The committee, led by Hennepin and Ramsey counties and the Women's Foundation of Minnesota, includes some 40 public and private sector leaders and has been meeting since September.

Their mission: Drafting a plan to boost awareness before the Super Bowl about sex trafficking and services for victims.

Local leaders hope to leverage the widespread attention the event draws, along with funding from the NFL, to boost prevention efforts and perpetrator stings across the state.

"Sex trafficking is an issue 365 days a year," Terry Williams, vice president of strategic initiatives for the Women's Foundation, told more than 100 people at a meeting this week of the Minnesota Human Trafficking Task Force. "It's going to give us a huge platform to talk about this issue."

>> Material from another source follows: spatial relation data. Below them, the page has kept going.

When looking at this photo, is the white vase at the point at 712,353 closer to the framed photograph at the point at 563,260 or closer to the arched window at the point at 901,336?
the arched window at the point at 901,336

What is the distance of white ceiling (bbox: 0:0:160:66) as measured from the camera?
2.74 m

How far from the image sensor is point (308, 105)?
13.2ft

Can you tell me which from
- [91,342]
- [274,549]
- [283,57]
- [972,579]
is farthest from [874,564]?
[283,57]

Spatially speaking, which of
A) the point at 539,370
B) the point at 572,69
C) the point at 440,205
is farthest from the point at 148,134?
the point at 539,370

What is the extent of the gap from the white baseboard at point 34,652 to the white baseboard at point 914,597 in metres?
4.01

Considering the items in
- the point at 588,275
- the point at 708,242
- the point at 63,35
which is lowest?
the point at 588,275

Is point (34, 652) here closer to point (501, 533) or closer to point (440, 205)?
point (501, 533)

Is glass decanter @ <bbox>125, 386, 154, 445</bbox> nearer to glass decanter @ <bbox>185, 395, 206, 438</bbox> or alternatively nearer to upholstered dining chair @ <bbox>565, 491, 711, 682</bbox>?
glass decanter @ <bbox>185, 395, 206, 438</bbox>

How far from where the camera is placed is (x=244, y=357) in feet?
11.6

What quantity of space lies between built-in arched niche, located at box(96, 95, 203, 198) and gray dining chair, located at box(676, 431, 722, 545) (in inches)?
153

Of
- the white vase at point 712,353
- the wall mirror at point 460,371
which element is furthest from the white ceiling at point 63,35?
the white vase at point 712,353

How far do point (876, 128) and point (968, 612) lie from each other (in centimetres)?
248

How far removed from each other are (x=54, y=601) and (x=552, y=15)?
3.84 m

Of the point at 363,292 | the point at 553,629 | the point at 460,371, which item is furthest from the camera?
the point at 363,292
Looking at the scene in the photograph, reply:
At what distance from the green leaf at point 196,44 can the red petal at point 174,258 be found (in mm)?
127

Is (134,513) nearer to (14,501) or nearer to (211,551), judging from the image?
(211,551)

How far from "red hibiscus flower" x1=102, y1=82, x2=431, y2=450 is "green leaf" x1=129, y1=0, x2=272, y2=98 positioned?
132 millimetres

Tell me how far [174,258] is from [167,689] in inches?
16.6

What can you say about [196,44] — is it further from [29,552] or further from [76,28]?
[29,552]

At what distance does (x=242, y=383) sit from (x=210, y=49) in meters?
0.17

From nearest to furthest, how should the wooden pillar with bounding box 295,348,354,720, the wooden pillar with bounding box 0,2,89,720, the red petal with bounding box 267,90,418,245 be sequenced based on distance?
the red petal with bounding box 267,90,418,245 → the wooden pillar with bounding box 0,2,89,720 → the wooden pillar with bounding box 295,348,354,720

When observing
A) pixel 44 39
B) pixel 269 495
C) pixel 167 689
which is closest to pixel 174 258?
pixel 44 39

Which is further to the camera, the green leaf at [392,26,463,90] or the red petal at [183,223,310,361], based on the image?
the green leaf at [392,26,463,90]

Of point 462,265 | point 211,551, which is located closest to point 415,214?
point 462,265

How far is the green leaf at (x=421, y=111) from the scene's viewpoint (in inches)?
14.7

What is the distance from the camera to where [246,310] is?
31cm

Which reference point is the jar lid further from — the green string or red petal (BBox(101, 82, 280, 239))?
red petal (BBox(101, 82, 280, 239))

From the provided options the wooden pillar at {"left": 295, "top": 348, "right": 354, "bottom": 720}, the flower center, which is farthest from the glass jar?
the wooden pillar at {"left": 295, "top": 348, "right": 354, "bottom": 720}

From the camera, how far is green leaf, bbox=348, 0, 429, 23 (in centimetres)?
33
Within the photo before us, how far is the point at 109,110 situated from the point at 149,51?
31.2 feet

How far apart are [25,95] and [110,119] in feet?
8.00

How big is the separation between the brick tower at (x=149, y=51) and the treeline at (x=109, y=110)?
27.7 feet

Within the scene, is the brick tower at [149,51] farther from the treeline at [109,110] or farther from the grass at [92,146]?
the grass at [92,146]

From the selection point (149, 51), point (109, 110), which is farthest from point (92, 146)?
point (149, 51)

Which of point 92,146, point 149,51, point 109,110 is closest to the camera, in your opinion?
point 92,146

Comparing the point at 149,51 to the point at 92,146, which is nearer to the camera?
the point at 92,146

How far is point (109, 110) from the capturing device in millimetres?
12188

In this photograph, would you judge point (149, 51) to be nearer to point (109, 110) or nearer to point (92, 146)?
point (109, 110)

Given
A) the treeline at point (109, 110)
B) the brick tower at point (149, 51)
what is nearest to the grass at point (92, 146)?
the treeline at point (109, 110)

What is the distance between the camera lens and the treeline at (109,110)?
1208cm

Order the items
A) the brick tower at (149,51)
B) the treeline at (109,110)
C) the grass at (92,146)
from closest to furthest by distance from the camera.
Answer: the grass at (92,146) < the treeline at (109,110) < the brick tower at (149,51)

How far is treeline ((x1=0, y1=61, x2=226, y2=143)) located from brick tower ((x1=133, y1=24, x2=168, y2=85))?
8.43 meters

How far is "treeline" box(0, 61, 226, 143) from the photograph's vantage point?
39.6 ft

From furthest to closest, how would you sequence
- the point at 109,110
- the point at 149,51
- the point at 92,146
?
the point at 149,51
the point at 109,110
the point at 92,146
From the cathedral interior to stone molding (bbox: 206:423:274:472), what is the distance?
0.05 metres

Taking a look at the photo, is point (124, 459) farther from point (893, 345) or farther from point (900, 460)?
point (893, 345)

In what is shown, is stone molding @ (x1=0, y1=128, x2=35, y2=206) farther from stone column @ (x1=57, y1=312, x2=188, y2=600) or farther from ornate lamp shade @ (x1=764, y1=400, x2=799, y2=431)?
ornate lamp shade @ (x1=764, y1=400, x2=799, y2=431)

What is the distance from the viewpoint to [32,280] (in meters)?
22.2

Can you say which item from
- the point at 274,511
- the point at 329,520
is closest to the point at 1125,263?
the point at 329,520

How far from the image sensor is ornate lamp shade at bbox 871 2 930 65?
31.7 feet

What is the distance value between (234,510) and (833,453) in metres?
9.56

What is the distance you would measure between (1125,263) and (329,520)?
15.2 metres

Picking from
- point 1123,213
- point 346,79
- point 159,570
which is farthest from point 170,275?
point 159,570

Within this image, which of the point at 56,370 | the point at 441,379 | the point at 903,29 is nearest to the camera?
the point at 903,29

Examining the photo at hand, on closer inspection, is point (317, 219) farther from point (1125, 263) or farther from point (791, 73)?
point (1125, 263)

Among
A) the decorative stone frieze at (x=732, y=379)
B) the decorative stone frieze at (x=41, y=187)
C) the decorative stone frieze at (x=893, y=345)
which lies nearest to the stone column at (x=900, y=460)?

The subcommittee, which includes leaders from law enforcement, nonprofits and local government, will launch a revamped website and release more details in June. Though the group includes many public officials, their meetings aren't public.

Williams said this week that the subcommittee has looked at best and worst practices among other Super Bowl host cities. While it isn't counting on receiving much funding from the NFL, whatever it gets will be matched by the Women's Foundation, a Minneapolis-based nonprofit dedicated to gender equity.

The plan includes boosting services for sex trafficking victims 10 days before the Super Bowl and afterward. The subcommittee also is putting together training for different industry sectors, planning ways to build awareness through public service announcements, and partnering with businesses and law enforcement.

Experts at the University of Minnesota's Urban Research and Outreach-Engagement Center say an uptick in sex trafficking reports is likely during the Super Bowl, but added that some people are overblowing it as the largest human trafficking event in the country.

Instead, they say, while the big game likely will draw more sex ads just as big conventions do, or even the fishing opener in northern Minnesota, it won't draw nearly the kind of large-scale sex buying some have predicted.

The Women's Foundation has funded research at the U on the connection between large sporting events and sex trafficking. It found that the Super Bowl, like many other large events, correlates with an increase in commercial sex ads but that the ads are short-lived and that it's unclear how much trafficking actually occurs.

In New York, law enforcement officers arrested 45 people and rescued 16 juveniles in a two-week crackdown before the Super Bowl in 2014. Some trafficked women reported seeing up to 50 johns a day, more than double the usual traffic, according to a Reuters article.

Elsewhere in the metro area, other groups are planning to help victims or potential victims during the Super Bowl.

At the University of Minnesota, a group of students held an anti-Super Bowl party last fall to bring awareness to human trafficking. In St. Paul, the Civil Society, a nonprofit that provides legal help to sexual assault and human trafficking victims, is planning to do street outreach and distribute buttons and decals showing the U.S. Bank Stadium that read "Safety 4 Youth."

In a 14th-floor conference room in downtown St. Paul earlier this month, church leaders and other volunteers discussed plans for a hot line, sex trafficking prevention training for youths and airport workers, and a drop-in center near the stadium before and after the game for at-risk youths.

"We have to maximize our capacity to make sure the kids who can become knowledgeable have a place to go," said Linda Miller, an attorney and executive director of Civil Society. "What we're planning is very public and there are a lot of ways you can help."